Saturday, 23 March 2019 | Chahak Mittal

Love unsilenced

Director Faruk Kabir and actress Maanvi Gagroo believe that belonging to the LGBTQ community makes one no less than a human. It is absolutely normal. By Chahak Mittal

Not too long ago, a global survey indicated that the views of the Indian youth have become less rigid about homosexuality over time. However, even though Supreme Court’s historical verdict decriminalised Section 377, it also indicated that societal acceptance from the older age group might still be a long way off.

Director Faruk Kabir’s new film, 377 Ab Normal, currently streaming on a digital platform, showcases the journey of four petitioners and highlights the common struggles arising out of the social stigma which the LGBTQ community has been saddled with over the years.

It was after the Supreme Court’s verdict that Faruk conceptualised the film. It was not to encompass all the stories that he had come across into one, rather “the idea was to tell a few stories in this journey that could represent the collective mindset or feeling of a majorly heterosexual society. This is not a film about just the LGBTQ community, it is also for the heterosexual population, their sensibilities and their acceptance of the otherness.”

As part of research, the director had gone through a lot of case studies and files from real petitioners. “There were some really powerful, human stories. It makes you realise that being a lesbian or a gay makes him/her no less of a human being. At the end of the day, they are people with just a different sexual preferences. These are just two people falling in love, irrespective of the gender,” he says and goes on to add that one size doesn’t fit everyone after all. Hence, “the same goes for the society and its people too.” With the film, the director wanted to show that with this diversity in human preferences, “all consciousness has to be represented and accepted in  society.”

He questions that if for different communities, there are particular quotas, isn’t it time for some for the LGBTQ now? “They also represent the Indian society as much as the heterosexual population does. We need to normalise it,” says he.

Talking about why the abolishment of Section 377 was necessary not just for the LGBTQ community, but for the heterosexual population as well, he says. “Under Section 377, certain public acts were illegal. Before this verdict was passed, any Indian, irrespective of his/her sexual preference, caught in a harmless act of togetherness could also be charged under Section 377 for unnatural offences and be imprisoned.”

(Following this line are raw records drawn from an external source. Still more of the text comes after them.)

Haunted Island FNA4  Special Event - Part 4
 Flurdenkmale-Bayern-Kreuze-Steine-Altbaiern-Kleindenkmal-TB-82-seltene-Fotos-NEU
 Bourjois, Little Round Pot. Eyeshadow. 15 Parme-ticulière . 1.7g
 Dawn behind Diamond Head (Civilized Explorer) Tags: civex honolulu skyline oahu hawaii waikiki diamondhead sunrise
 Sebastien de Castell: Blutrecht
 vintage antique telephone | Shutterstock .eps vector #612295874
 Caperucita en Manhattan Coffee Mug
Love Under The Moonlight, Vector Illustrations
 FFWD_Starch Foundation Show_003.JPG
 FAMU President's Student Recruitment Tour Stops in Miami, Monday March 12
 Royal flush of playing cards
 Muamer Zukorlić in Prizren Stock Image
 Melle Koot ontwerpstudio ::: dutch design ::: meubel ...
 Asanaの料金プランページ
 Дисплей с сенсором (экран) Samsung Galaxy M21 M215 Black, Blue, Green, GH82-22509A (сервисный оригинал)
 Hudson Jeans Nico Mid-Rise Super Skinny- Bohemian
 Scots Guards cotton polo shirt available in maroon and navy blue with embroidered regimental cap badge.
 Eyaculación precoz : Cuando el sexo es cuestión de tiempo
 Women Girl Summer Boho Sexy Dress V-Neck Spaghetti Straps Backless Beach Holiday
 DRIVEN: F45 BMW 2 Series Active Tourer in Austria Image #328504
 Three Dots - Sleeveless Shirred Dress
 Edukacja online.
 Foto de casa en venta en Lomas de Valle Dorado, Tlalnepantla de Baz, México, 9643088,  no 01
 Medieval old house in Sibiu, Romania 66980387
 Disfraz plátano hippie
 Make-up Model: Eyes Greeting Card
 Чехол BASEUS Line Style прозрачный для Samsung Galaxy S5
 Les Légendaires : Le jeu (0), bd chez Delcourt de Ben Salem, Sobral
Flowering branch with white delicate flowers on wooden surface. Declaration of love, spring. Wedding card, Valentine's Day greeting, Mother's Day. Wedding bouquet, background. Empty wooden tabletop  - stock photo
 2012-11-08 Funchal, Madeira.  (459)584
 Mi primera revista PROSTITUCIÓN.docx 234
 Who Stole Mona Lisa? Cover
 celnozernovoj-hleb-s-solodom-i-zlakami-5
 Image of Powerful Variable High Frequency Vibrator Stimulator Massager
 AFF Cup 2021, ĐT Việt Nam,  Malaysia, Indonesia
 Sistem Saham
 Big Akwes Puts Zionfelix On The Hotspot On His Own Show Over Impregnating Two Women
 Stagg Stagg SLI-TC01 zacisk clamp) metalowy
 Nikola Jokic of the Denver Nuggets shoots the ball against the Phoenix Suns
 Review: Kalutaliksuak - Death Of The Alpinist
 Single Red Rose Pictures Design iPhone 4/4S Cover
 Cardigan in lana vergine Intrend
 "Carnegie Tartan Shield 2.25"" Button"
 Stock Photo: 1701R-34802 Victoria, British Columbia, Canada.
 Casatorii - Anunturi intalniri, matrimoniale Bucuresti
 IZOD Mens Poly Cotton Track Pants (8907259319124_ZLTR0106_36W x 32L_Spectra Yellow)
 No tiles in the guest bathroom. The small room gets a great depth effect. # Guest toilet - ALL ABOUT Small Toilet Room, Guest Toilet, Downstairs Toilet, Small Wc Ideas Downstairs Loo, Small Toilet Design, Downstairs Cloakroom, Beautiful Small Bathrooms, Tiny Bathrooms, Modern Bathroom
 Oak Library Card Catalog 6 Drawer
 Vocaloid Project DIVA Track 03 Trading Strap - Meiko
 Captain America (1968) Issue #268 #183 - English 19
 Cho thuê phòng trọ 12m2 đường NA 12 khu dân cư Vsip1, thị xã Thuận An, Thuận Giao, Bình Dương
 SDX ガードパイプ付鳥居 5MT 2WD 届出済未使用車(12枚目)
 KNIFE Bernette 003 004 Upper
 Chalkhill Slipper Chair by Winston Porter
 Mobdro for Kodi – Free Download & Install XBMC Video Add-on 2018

Elaborating further, he says, “It was a very regressive law that did not include many other sexual acts apart from the ones that the Church had listed,” he informs.

The film stars Tanvi Azmi, Four More Shots Please-fame Maanvi Gagroo, actor Sid Makkar, Made in Heaven-fame Shashank Arora, Zeeshan Ayyub, Paras Tomar and Kumud Mishra.

Maanvi, who had been busy with her two back-to-back online shows, says that when she heard what her role was about in the film, she instantly agreed as it cast her in three different layers and characters with three differently-conceptualised shows. However, the stronger reason turned out to be that she had never played a role like this one before. “It was a first of its kind for me. I have always been an avid follower of this subject. I had gender studies as one of my main courses during my college and had a number of gay friends who had different stories to tell. Some of them kept quiet as they did not have the courage to step out of the closet and accept the reality in front of their families. This role made me realise that their stories were just as human as anybody else’s,” she says.

She says that she stopped seeing it as a gay relationship and saw it as one between two people, “It is about two people falling in love and building a connection, living their lives together. We need to stop labelling it as gay or lesbian. It is about two souls connecting beyond the physical realm. While working in the film, I learnt that it is as normal as a boy and a girl falling in love. I just hope that one day, they get rid of the label of LGBTQ completely.”

Talking about how her perspective about the issue transformed, she says the society’s fault is its ignorance and misunderstandings. “When I started the project, I had a different view on gay relationships. By the end of it, they became just normal human relationships to me. The same goes for the society which lacks information and due to their pre-conceived notions and stereotypes, they ignore facts. Until and unless the society gets the right exposure, it will be difficult for them to understand and accept it,” says she.